Making connections to prevent the summer slide

Summertime provides children a welcome break from the classroom. Summer vacation means fun – playtime with friends, family gatherings, adventure and lazy days.

But when children spend two or more months away from the regular exercise of learning, they are at risk of the “summer slide.” Kids not exposed to ongoing summer learning can lose anywhere from one to three months of what they learned in the previous grade. When that happens, children start the next year playing catch up.

Summer is the perfect time to expand learning beyond the classroom basics and encourage curiosity and connections.

Making connections to what your child experiences in the real world is an important part of reading. Learning how to do this greatly helps in developing your child’s comprehension. After all, real reading is reading that has meaning.

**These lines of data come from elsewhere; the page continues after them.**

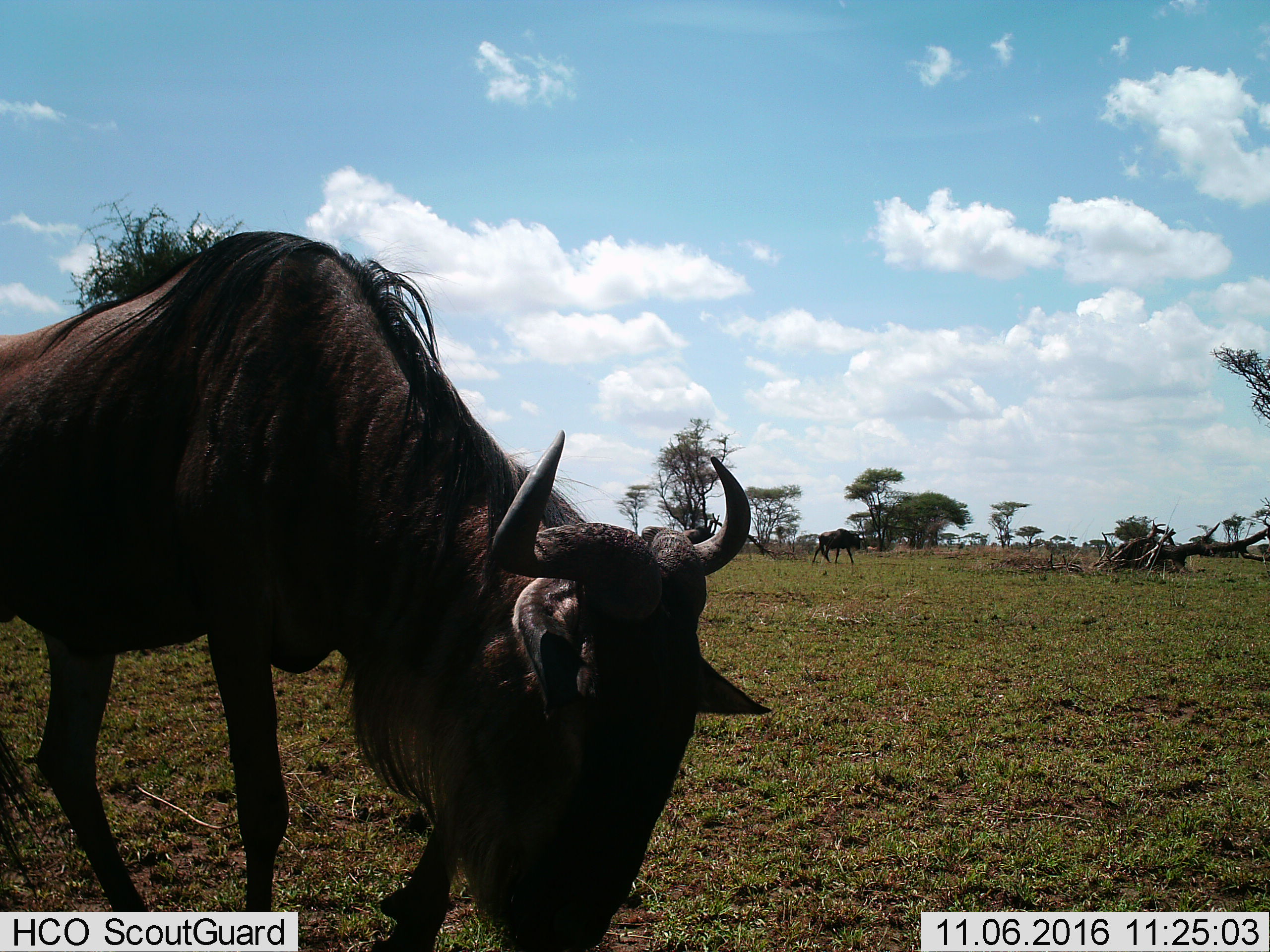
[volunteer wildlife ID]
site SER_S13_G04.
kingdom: Animalia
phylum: Chordata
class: Mammalia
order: Artiodactyla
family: Bovidae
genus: Connochaetes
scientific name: Connochaetes taurinus taurinus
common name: blue wildebeest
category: wildebeestblue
Wildebeestblue (blue wildebeest) (Connochaetes taurinus taurinus), count 2. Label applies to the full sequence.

Making connections is a reading comprehension strategy that helps students find meaning in a text by connecting it to their background knowledge. Sometimes you may hear this as being prior knowledge. Students have to be able to draw on what they already know to make sense of what they read.

Making connections helps your child personally relate to a book. Children with varied experiences will find it easier to make more meaningful connections than those with more limited experiences. When readers make connections to the texts they read, they’re more likely to understand what they read, remember what they read, and enjoy what they read.

Although it might be hard during the long summer days, parents can halt the summer slide by limiting screen time. Replace it with activities such as an art project, a nature scavenger hunt or play outside with peers. Expose your child to the many activities that the community has to offer.

Some valuable places to connect with are the local library or a local bookstore. Check out the various programs that they have to offer and ask for suggestions of books that tie into what your child has participated in. That way, your child has some background knowledge that they can draw on when reading the book. Find books that coordinate with a family activity or a family trip. It’s a good idea to look for books that relate to your child’s interests. Do they love fishing? How about swimming? Does your family go camping or rock collecting?

Whatever you do, make it fun and interactive.  Your child will enjoy new adventures, especially if they are with the people they love most in this world – their parents and families.